The US is not without its advantages. We tend to be slower to adopt such technology due to our regulatory system. But what we lack in speed, we make up for in sheer determination. We have a lot of money to throw at the challenge. And we have a lot of companies fighting to get their innovations on the road first.
Ford has announced its driverless car intentions for 2021. Even if Ford has the technology by that time, that is only one piece of the puzzle. There are implications to a driverless future that most people have not considered. Considering the breakneck pace we are moving in that direction, it is past time we start thinking seriously about a few of those implications such as the following:
What happens when two driverless cars get into an accident? Neither of the passengers is at fault. After all, they weren’t driving the cars. The cars were driving them. These are the kinds of questions that accident attorneys like Mike Pines will be sorting out over the next few years.

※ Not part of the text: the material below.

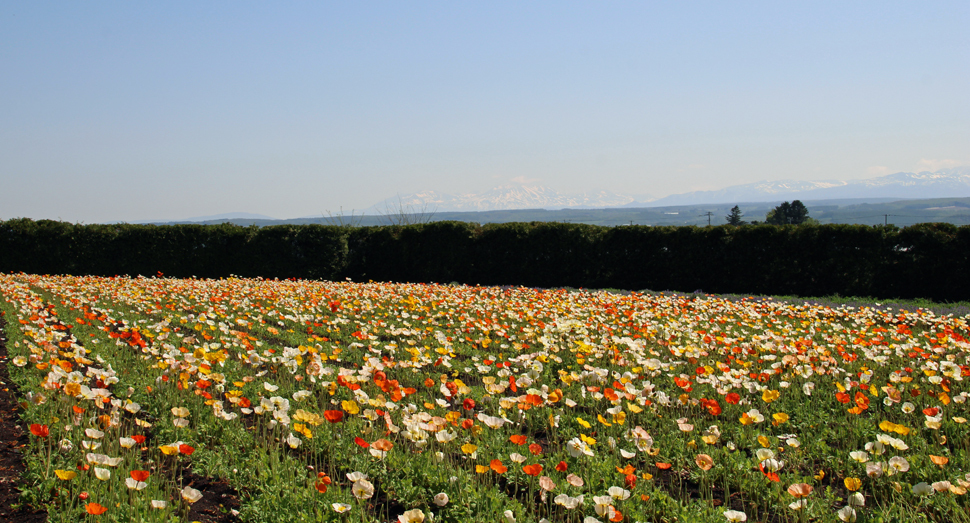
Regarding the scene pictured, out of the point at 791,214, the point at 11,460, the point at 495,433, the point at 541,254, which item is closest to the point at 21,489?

In serious accidents where there are serious injuries, someone has to pay. The situation is even cloudier when it is one human driver versus one autonomous car. In the beginning of the driverless car transition, we might be tempted to blame the technology.
But more and more people are starting to believe that the roads will be safer without human drivers. That means the human will bear the burden of suspicion. In such cases, it will be difficult to establish the innocence of the human driver. Accident attorneys have to be ready for these cases long before they hit the courts.
There are two reasons humans tend to get where they are going when they take to the streets: One, we have an insatiable appetite for life. Two, we have developed advanced, non-verbal communication skills that convey intention, and can read the intentions of others. Right now, driverless cars don’t have either of those things.
Let us hope we never impart the will to live in our technology. But we can, and should demand that driverless cars have the ability to communicate in some way with one another. In a high-speed situation where multiple cars converge, eye contact and hand gestures go a long way. What is the driverless car equivalent?
Neither Apple, Google, Uber, nor Ford is interested in software that is interoperable with the other. They each want to own a proprietary share of the market. But the software is going to have to interoperate at some level. And that might have to be legislated.
Some estimates say there are 3.5 million truck drivers in the US alone. Add taxi drivers, Uber and Lyft drivers, postal drivers, parcel delivery drivers, food delivery drivers, public transportation drivers, school bus drivers, and everyone else that drives professionally. Now, imagine all those people unemployed within your lifetime.
That is the inevitable future we face. It may one day be illegal to drive. Corporate and public interests would definitely be to eliminate human drivers from the payroll. Are we ready for that kind of job displacement?
It is easy to ask questions. And these are among the easiest: How do we adjudicate accidents where there is at least one driverless car? How do we force companies to build in interoperability? And what do we do with all the humans that will be displaced by this disruptive technology?
The answers do not yet exist. But it starts with intelligent conversations where we all have a part in shaping our driverless future. That future is a lot closer than you think.